***** Given records *****

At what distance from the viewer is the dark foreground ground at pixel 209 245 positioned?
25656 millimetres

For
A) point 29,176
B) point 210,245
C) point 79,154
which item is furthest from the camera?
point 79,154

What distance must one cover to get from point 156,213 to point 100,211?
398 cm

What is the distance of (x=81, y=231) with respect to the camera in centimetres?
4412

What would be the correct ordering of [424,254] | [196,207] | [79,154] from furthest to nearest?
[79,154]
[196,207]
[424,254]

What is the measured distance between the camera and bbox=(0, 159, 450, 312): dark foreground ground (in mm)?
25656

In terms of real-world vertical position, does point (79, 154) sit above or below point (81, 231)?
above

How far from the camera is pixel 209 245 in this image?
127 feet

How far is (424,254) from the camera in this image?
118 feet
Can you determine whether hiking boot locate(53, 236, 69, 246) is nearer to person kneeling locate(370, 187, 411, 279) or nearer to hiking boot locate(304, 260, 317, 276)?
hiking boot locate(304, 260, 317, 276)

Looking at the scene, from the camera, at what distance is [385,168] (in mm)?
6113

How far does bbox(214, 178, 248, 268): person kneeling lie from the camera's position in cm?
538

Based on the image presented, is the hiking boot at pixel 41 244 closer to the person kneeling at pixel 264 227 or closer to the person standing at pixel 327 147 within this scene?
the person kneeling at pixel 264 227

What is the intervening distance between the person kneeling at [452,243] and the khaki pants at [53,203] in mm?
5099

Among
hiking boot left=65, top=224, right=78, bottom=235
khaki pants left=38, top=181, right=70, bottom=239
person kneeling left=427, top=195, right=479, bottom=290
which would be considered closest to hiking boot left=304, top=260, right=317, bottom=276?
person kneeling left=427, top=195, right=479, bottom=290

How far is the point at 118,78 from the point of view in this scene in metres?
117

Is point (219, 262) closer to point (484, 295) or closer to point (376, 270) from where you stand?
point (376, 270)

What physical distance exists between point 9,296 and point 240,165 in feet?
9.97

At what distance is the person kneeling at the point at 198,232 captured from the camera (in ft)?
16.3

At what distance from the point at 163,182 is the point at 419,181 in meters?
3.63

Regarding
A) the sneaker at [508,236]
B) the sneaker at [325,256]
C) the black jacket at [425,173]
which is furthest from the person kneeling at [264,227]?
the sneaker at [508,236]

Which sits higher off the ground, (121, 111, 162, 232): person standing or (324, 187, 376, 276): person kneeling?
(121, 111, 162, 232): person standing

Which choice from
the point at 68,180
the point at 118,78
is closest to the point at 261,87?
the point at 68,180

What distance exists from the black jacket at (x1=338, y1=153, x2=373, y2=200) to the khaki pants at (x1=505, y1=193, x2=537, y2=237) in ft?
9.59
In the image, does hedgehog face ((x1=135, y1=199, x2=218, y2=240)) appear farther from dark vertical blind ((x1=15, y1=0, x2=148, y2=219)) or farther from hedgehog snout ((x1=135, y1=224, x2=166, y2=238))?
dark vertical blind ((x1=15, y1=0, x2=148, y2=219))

*****

Task prompt —
Copy all of the entries above word for word, keeping every line as it appears.

Solution for this problem —
At what distance from the viewer is the dark foreground ground at pixel 209 245 positioned?
25656 millimetres

For
A) point 29,176
B) point 210,245
C) point 79,154
which item is furthest from the camera?
point 79,154

What distance must one cover to get from point 156,213 to point 100,211?
398 cm

What is the distance of (x=81, y=231) with respect to the camera in centimetres?
4412

What would be the correct ordering of [424,254] | [196,207] | [79,154] from furthest to nearest?
[79,154]
[196,207]
[424,254]

What is the measured distance between the camera and bbox=(0, 159, 450, 312): dark foreground ground (in mm)?
25656

In terms of real-world vertical position, does point (79, 154) sit above or below point (81, 231)?
above

How far from the camera is pixel 209 245 in this image?
127 feet

How far is (424,254) from the camera in this image?
118 feet
Can you determine whether hiking boot locate(53, 236, 69, 246) is nearer to person kneeling locate(370, 187, 411, 279) or nearer to hiking boot locate(304, 260, 317, 276)?
hiking boot locate(304, 260, 317, 276)

Looking at the scene, from the camera, at what distance is [385,168] (in mm)?
6113

How far does bbox(214, 178, 248, 268): person kneeling lie from the camera's position in cm?
538

Based on the image presented, is the hiking boot at pixel 41 244 closer to the person kneeling at pixel 264 227 or closer to the person standing at pixel 327 147 within this scene?
the person kneeling at pixel 264 227

What is the intervening distance between the person kneeling at [452,243] and the khaki pants at [53,203] in mm?
5099

Among
hiking boot left=65, top=224, right=78, bottom=235
khaki pants left=38, top=181, right=70, bottom=239
person kneeling left=427, top=195, right=479, bottom=290
which would be considered closest to hiking boot left=304, top=260, right=317, bottom=276?
person kneeling left=427, top=195, right=479, bottom=290

How far is the point at 118,78 from the point of view in this scene in metres?
117

Is point (219, 262) closer to point (484, 295) or closer to point (376, 270) from where you stand?
point (376, 270)

What physical distance exists between point 9,296 and point 240,165 in feet?
9.97

At what distance is the person kneeling at the point at 198,232 captured from the camera (in ft)?
16.3

At what distance from the point at 163,182 is the point at 419,181 in meters?
3.63

Regarding
A) the sneaker at [508,236]
B) the sneaker at [325,256]
C) the black jacket at [425,173]
which is furthest from the person kneeling at [264,227]?
the sneaker at [508,236]

Which sits higher off the ground, (121, 111, 162, 232): person standing or (324, 187, 376, 276): person kneeling?
(121, 111, 162, 232): person standing

Which choice from
the point at 68,180
the point at 118,78
is closest to the point at 261,87?
the point at 68,180

What distance exists from the black jacket at (x1=338, y1=153, x2=373, y2=200) to the khaki pants at (x1=505, y1=193, x2=537, y2=237) in ft?
9.59
In the image, does hedgehog face ((x1=135, y1=199, x2=218, y2=240)) appear farther from dark vertical blind ((x1=15, y1=0, x2=148, y2=219)) or farther from hedgehog snout ((x1=135, y1=224, x2=166, y2=238))?
dark vertical blind ((x1=15, y1=0, x2=148, y2=219))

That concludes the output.